The World Health Organization estimates the global death toll from air pollution at 7 million:
“From smog hanging over cities to smoke inside the home, air pollution poses a major threat to health and climate. The combined effects of ambient (outdoor) and household air pollution cause about seven million premature deaths every year, largely as a result of increased mortality from stroke, heart disease, chronic obstructive pulmonary disease, lung cancer and acute respiratory infections. More than 80% of people living in urban areas that monitor air pollution are exposed to air quality levels that exceed WHO guideline limits, with low- and middle-income countries suffering from the highest exposures, both indoors and outdoors.” (World Health Organization/Health Topics/Air Pollution, https://www.who.int/health-topics/air-pollution#tab=tab_1).
THE WILL TO LIVE: To put it bluntly, refineries are causing immediate regional and state harm. It is shameful that the Bay refineries plan to process more Canadian tar sands crude via ship. With all due respect and humility, I ask you not to accommodate oil industry growth and thereby make the Army Corps of Engineers complicit in the oil industry’s greed at the expense of children and families and the environment.

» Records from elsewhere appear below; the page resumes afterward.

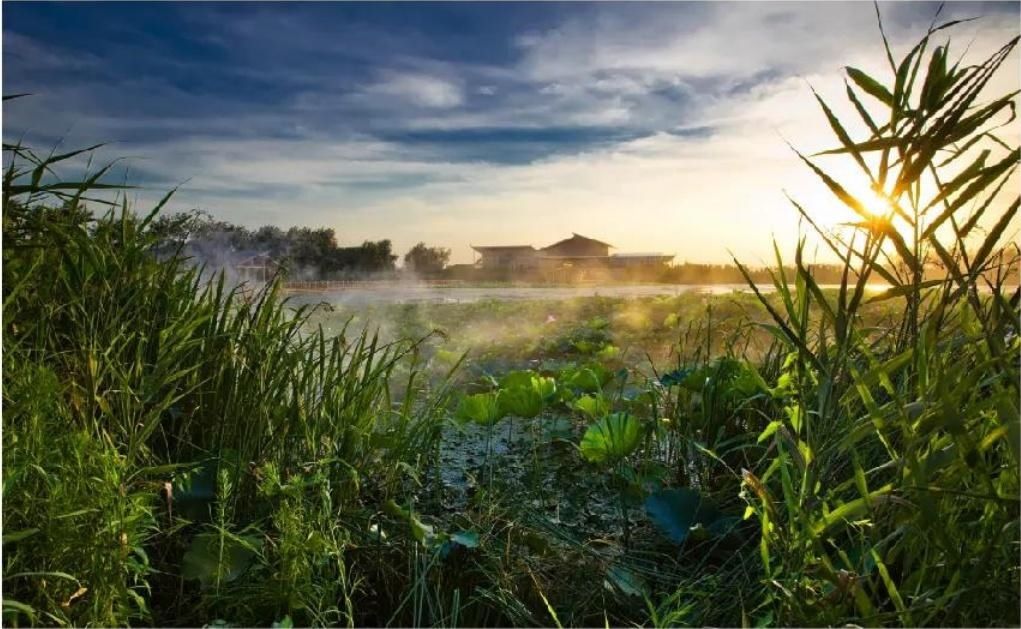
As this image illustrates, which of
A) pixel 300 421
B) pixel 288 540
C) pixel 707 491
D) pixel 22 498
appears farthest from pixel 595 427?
pixel 22 498

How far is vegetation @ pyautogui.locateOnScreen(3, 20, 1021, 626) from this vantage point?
100 centimetres

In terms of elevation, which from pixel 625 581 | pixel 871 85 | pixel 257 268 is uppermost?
pixel 871 85

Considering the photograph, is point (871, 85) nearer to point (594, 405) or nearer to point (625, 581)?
point (625, 581)

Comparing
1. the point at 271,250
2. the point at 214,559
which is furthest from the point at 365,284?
the point at 214,559

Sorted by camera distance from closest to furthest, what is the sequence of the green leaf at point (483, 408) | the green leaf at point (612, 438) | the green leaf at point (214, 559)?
the green leaf at point (214, 559), the green leaf at point (612, 438), the green leaf at point (483, 408)

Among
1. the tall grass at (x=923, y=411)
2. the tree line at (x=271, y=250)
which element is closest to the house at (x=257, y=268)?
the tree line at (x=271, y=250)

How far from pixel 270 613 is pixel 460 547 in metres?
0.33

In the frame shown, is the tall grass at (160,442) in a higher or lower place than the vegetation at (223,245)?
lower

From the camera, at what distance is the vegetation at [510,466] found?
100cm

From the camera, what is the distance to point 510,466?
2.13 metres

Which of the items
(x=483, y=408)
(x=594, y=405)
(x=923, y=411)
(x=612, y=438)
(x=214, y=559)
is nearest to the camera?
(x=923, y=411)

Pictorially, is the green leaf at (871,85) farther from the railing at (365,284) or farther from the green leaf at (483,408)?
the railing at (365,284)

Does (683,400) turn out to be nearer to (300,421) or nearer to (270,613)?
(300,421)

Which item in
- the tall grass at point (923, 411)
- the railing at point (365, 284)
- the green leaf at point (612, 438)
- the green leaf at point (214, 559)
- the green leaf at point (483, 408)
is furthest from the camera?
the railing at point (365, 284)
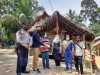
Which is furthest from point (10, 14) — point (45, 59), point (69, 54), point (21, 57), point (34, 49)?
point (21, 57)

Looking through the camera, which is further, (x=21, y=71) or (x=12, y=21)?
(x=12, y=21)

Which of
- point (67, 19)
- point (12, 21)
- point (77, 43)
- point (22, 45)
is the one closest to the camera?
point (22, 45)

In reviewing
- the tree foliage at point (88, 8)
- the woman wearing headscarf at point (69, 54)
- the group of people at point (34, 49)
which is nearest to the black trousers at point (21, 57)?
the group of people at point (34, 49)

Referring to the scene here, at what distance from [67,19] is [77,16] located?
63355 millimetres

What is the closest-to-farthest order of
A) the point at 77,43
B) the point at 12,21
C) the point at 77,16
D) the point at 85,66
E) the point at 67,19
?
the point at 77,43 → the point at 85,66 → the point at 67,19 → the point at 12,21 → the point at 77,16

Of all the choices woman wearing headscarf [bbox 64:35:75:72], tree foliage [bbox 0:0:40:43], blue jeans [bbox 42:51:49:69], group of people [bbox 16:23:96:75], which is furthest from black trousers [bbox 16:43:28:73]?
tree foliage [bbox 0:0:40:43]

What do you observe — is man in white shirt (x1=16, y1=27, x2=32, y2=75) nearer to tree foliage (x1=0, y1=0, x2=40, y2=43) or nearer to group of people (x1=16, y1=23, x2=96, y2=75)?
group of people (x1=16, y1=23, x2=96, y2=75)

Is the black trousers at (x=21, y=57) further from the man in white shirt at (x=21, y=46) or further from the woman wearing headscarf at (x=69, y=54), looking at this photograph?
the woman wearing headscarf at (x=69, y=54)

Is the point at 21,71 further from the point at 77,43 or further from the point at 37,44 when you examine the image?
the point at 77,43

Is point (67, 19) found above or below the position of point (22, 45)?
above

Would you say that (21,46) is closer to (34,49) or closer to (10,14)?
(34,49)

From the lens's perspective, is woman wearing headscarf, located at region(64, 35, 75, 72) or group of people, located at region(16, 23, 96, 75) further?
woman wearing headscarf, located at region(64, 35, 75, 72)

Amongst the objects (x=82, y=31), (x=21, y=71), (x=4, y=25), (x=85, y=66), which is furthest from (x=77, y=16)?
(x=21, y=71)

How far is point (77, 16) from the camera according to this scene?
85.8m
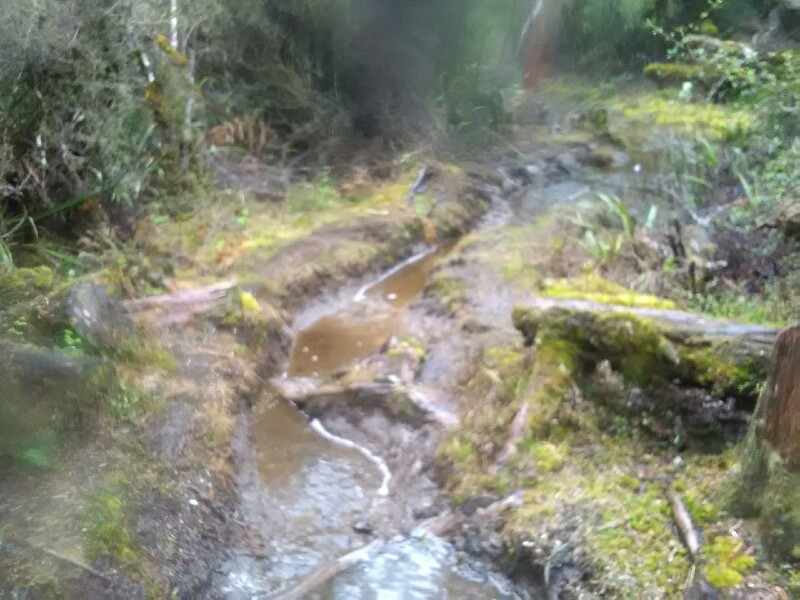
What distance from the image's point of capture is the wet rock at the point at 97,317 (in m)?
4.70

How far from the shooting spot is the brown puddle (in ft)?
22.3

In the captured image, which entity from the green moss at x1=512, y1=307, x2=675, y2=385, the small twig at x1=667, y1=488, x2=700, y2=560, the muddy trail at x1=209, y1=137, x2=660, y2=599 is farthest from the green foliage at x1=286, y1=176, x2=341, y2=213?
the small twig at x1=667, y1=488, x2=700, y2=560

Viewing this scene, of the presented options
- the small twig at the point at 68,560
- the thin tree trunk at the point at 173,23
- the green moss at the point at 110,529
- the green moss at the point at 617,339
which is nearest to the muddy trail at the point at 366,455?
the green moss at the point at 110,529

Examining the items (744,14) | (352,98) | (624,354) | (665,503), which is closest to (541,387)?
(624,354)

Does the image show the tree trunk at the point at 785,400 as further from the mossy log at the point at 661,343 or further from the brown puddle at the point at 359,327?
the brown puddle at the point at 359,327

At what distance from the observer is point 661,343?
14.9 ft

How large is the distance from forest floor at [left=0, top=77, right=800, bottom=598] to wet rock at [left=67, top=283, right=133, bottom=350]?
9.0 inches

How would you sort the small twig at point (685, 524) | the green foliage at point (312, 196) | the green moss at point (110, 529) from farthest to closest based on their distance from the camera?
the green foliage at point (312, 196), the green moss at point (110, 529), the small twig at point (685, 524)

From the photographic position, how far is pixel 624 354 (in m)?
4.73

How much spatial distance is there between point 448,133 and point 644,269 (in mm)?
6109

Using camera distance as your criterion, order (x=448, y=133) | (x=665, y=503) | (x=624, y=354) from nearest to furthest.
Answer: (x=665, y=503), (x=624, y=354), (x=448, y=133)

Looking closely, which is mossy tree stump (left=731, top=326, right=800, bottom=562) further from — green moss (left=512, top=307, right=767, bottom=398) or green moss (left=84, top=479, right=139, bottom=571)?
green moss (left=84, top=479, right=139, bottom=571)

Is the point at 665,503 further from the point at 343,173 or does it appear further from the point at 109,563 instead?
the point at 343,173

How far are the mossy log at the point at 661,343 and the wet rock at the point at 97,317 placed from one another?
2905mm
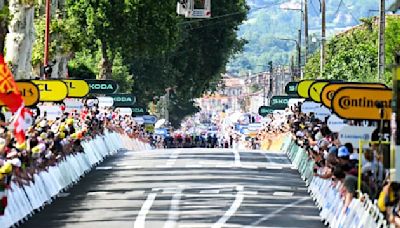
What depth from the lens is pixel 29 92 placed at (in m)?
34.6

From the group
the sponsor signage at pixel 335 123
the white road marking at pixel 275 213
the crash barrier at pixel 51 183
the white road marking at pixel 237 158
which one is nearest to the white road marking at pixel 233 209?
the white road marking at pixel 275 213

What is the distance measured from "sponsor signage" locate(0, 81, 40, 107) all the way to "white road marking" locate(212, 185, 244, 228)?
18.9ft

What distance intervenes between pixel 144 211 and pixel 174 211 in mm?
660

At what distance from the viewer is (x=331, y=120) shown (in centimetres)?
3353

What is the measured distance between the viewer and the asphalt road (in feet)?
91.9

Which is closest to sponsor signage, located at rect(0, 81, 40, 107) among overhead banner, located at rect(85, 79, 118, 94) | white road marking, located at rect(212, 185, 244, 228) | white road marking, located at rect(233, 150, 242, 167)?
white road marking, located at rect(212, 185, 244, 228)

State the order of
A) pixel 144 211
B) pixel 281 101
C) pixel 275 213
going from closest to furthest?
pixel 144 211, pixel 275 213, pixel 281 101

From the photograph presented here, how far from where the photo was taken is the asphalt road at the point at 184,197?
91.9 ft

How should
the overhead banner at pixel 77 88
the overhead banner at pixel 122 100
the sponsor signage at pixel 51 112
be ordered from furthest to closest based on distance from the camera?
the overhead banner at pixel 122 100
the overhead banner at pixel 77 88
the sponsor signage at pixel 51 112

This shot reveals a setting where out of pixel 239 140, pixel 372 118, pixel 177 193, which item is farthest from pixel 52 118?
pixel 239 140

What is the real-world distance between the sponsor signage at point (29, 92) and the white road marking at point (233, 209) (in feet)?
18.9

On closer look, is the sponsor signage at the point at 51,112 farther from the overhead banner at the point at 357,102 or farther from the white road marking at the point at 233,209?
the overhead banner at the point at 357,102

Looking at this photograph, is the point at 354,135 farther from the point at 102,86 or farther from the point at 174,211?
the point at 102,86

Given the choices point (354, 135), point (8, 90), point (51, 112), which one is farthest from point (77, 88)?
point (354, 135)
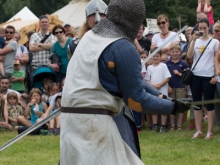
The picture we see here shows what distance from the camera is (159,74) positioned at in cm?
1021

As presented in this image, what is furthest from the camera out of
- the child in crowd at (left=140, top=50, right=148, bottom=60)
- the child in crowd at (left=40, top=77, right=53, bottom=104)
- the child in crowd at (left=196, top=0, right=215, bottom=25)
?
the child in crowd at (left=196, top=0, right=215, bottom=25)

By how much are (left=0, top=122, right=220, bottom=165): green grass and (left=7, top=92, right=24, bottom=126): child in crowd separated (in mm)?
1013

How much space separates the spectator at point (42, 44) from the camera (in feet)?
37.2

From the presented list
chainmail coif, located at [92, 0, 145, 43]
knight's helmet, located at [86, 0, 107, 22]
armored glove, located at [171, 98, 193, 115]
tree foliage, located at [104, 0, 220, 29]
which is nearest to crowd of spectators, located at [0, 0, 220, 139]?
knight's helmet, located at [86, 0, 107, 22]

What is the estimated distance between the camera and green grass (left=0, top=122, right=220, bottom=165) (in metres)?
7.78

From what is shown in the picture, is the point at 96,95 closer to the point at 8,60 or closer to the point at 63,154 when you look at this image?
the point at 63,154

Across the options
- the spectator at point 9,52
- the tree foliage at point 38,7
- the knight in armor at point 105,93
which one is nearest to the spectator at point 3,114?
the spectator at point 9,52

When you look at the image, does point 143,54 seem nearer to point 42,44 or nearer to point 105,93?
point 42,44

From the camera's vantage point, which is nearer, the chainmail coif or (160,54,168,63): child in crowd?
the chainmail coif

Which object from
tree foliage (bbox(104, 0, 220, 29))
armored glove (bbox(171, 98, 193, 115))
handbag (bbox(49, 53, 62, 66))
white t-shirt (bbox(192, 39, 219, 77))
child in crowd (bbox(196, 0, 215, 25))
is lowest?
tree foliage (bbox(104, 0, 220, 29))

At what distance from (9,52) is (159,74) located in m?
2.97

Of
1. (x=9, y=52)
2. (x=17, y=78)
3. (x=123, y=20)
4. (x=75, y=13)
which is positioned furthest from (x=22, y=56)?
(x=75, y=13)

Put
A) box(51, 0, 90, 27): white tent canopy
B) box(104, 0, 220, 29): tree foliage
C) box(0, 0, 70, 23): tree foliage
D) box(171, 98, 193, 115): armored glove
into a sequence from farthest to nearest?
box(0, 0, 70, 23): tree foliage < box(104, 0, 220, 29): tree foliage < box(51, 0, 90, 27): white tent canopy < box(171, 98, 193, 115): armored glove

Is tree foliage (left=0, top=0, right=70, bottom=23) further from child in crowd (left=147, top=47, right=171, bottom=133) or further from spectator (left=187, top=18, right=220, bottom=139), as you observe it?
spectator (left=187, top=18, right=220, bottom=139)
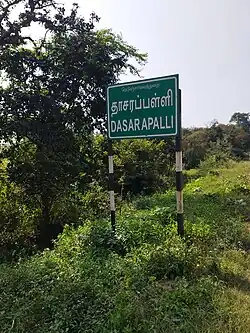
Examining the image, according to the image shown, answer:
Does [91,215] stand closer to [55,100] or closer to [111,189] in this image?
[55,100]

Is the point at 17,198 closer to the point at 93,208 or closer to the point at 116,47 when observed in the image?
the point at 93,208

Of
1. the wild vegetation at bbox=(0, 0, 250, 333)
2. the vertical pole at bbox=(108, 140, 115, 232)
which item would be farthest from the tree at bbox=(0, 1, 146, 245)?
the vertical pole at bbox=(108, 140, 115, 232)

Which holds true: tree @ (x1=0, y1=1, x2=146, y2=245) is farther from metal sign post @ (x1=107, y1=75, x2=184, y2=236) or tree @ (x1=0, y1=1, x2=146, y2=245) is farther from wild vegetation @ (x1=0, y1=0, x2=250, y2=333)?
metal sign post @ (x1=107, y1=75, x2=184, y2=236)

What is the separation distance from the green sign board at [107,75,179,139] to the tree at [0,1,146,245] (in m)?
3.66

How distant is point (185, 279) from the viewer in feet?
11.7

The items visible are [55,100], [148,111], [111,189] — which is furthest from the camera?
[55,100]

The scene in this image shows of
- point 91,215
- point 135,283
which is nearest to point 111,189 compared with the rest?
point 135,283

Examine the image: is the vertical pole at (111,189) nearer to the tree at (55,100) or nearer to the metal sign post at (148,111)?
the metal sign post at (148,111)

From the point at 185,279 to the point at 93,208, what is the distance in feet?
22.5

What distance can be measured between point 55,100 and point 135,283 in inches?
247

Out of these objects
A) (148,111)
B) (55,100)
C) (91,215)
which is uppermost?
(55,100)

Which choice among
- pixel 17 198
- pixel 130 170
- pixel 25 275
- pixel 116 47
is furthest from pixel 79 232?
pixel 130 170

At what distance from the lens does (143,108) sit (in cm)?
485

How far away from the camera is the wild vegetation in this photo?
10.4 ft
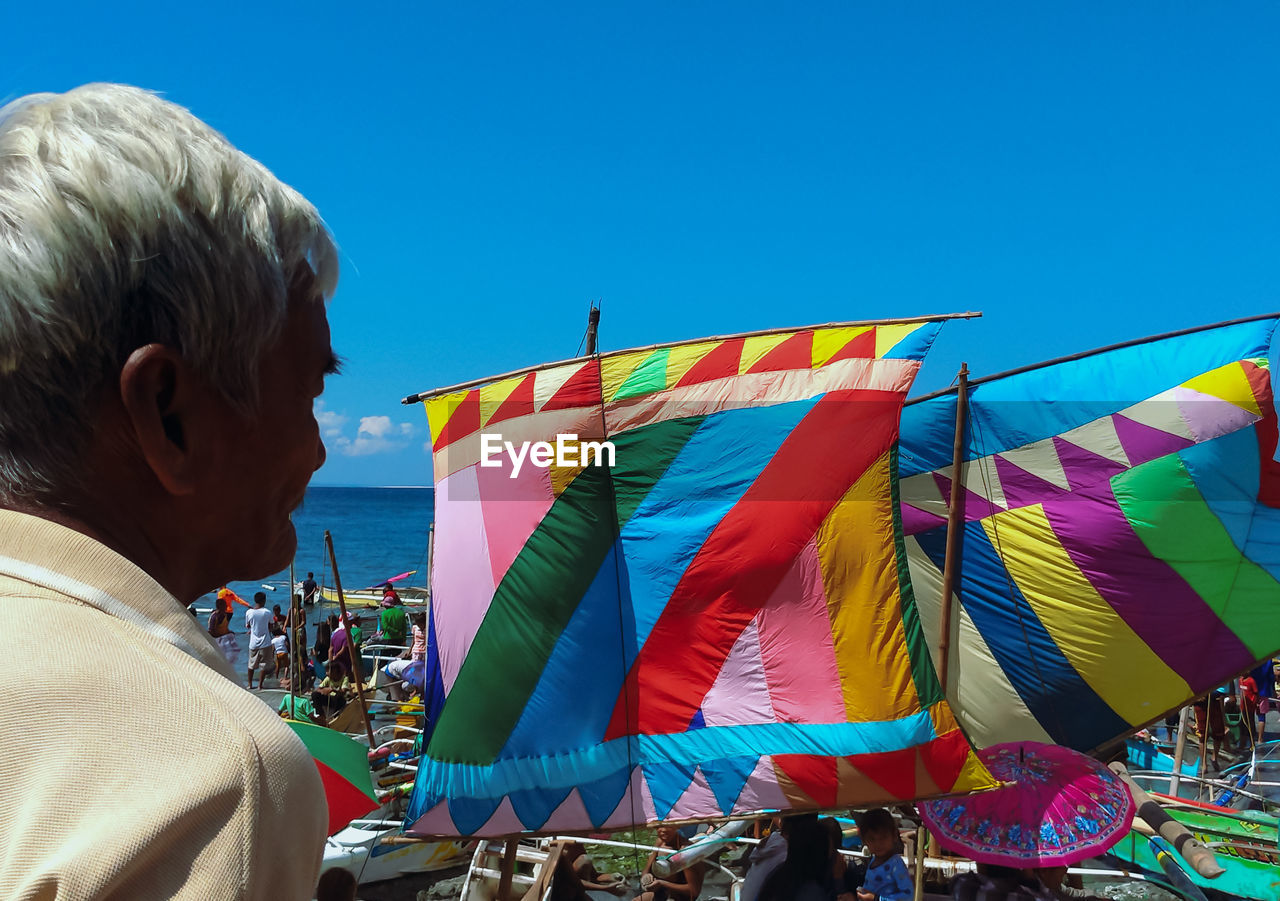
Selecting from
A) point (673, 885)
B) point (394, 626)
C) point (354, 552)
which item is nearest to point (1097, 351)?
point (673, 885)

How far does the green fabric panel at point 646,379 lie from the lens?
300 inches

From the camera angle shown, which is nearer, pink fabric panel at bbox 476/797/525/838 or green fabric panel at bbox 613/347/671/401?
pink fabric panel at bbox 476/797/525/838

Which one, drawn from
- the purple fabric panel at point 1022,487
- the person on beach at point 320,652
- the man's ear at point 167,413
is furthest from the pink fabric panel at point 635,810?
the person on beach at point 320,652

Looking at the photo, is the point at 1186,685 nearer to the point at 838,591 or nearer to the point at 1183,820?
the point at 1183,820

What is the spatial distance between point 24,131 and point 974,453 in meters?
9.90

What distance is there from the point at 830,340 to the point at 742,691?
2972 millimetres

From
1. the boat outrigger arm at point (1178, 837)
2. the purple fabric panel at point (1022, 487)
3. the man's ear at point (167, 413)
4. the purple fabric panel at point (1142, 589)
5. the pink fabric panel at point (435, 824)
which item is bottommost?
the pink fabric panel at point (435, 824)

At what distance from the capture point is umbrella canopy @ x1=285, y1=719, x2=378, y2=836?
595 cm

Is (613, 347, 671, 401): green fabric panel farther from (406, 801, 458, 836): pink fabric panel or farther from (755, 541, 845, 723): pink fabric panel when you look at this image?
(406, 801, 458, 836): pink fabric panel

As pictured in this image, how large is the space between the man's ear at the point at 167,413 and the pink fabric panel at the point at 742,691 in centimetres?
661

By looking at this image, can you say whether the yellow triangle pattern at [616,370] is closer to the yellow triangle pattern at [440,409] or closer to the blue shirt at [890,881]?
the yellow triangle pattern at [440,409]

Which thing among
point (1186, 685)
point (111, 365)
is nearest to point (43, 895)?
point (111, 365)

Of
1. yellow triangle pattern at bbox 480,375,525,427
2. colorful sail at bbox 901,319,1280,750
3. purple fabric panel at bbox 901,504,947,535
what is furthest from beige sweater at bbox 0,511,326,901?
purple fabric panel at bbox 901,504,947,535

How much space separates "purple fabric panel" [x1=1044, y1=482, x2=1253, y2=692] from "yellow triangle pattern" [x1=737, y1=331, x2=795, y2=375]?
3690 millimetres
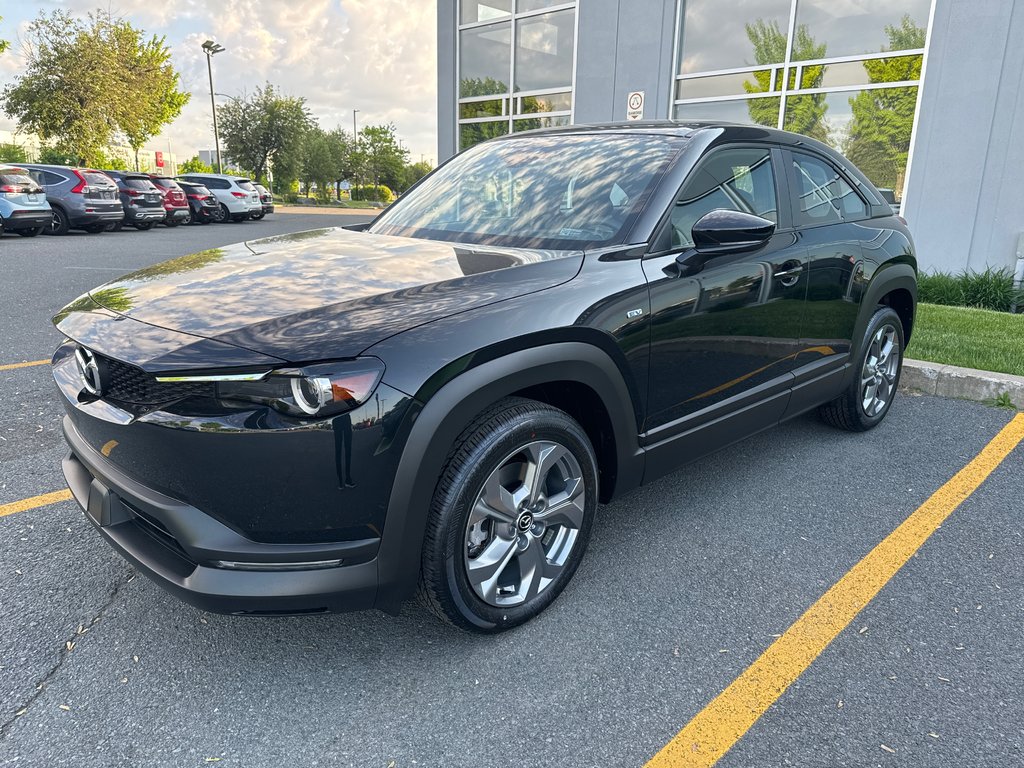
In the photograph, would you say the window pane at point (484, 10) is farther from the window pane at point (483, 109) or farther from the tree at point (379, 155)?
the tree at point (379, 155)

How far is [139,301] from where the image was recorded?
2.37 metres

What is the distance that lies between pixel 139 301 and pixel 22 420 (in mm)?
2387

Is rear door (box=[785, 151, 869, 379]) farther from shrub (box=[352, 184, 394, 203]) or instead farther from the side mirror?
shrub (box=[352, 184, 394, 203])

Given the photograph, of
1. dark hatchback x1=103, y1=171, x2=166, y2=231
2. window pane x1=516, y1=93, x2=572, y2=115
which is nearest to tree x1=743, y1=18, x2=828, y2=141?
window pane x1=516, y1=93, x2=572, y2=115

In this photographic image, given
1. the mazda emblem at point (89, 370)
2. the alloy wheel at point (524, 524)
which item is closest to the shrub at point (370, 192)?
the mazda emblem at point (89, 370)

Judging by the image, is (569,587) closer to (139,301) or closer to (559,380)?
(559,380)

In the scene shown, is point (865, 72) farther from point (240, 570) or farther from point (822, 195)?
point (240, 570)

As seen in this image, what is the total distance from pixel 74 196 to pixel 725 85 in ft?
47.9

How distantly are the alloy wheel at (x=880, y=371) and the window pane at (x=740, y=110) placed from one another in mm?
7198

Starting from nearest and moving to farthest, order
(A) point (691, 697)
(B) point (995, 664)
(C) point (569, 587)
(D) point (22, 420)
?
(A) point (691, 697)
(B) point (995, 664)
(C) point (569, 587)
(D) point (22, 420)

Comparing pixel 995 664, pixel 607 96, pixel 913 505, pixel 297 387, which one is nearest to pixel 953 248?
pixel 607 96

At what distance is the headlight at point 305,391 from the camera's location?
1.92m

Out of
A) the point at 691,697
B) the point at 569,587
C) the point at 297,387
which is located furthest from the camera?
A: the point at 569,587

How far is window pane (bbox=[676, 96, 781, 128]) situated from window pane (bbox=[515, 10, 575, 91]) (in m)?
→ 2.48
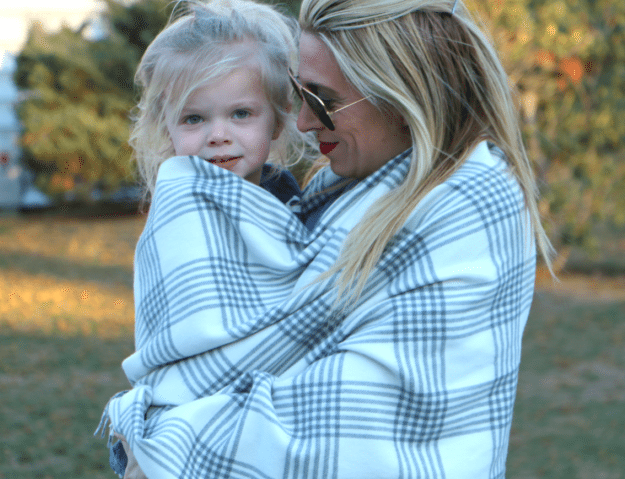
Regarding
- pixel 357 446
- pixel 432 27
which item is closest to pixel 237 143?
pixel 432 27

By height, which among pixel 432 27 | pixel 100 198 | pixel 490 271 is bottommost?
pixel 100 198

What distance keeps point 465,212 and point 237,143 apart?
0.66m

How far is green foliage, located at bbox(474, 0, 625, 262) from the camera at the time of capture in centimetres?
730

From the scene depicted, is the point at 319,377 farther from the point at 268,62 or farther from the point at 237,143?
the point at 268,62

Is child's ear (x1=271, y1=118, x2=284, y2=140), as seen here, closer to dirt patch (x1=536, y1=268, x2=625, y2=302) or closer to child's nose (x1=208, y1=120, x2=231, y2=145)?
child's nose (x1=208, y1=120, x2=231, y2=145)

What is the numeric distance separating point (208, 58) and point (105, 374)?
4172mm

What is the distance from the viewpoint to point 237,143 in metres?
1.85

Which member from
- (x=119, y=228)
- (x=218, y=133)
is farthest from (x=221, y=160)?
(x=119, y=228)

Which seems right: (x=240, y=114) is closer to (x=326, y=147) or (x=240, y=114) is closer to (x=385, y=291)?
(x=326, y=147)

You have your own families. You have your own sense of pride and protection for their health and future. You can step into compassion, conscience, and civility and cease the San Francisco Bay to Stockton Dredging Plan so that the Richmond, CA children I see riding a zipline, swinging on disk swings, playing soccer, writing notes of love to their dad and mom, cooking pretend tacos and fresh garden salads, building Lego flying ships and little homes, and making science potions in meditative water pouring will share in your own families’ future, because we are all together.
Thank you for providing this critical forum for public comment.
17.
Thank you for letting us know about Joe, so we can keep you both especially close in our hearts. You both are very in touch with your bodies, so I remain assured of your watchful manner. Keep in mind the occurrence of relapse(s). I had four with whatever I had. My NYC friend is a month and still experiencing fatigue. I keep thinking of the Bob and Ray Radio Hour episode where they are cowboys each trying to get off their horses. They keep thinking they are off, but then they find they are not. It goes on and on, with them trying out all sorts of ideas. At one point they consider spending the night up in the saddle and waking up fresh in the morning to dismount “like cowboys should.” They decide to eat up there. One drops his mess cup (the audio is marvelous). “At least that’s down,” the other says. It goes on and on.
I love you both.
18.
Another birth day. Just two more hours 28 years ago and we greeted you. I am so very grateful to have you in our lives, for being the answer to your grandparents’ prayers, and so proud of your compassionate conscience. I love you.
19.
I walked to and above Lake Temescal. Noticing all the edible plants that Moi Who Knows Nothing greeted. Baby dandelion greens. Indian lettuce. Fennel. Sour grass. I have not yet confidently learned how to ask permission from the plants before foraging. Then also, Temescal Creek, where salmon ran not even 100 years ago. I am so very grateful to receive this reminder of what Mother Nature so generously gives us when we respect her.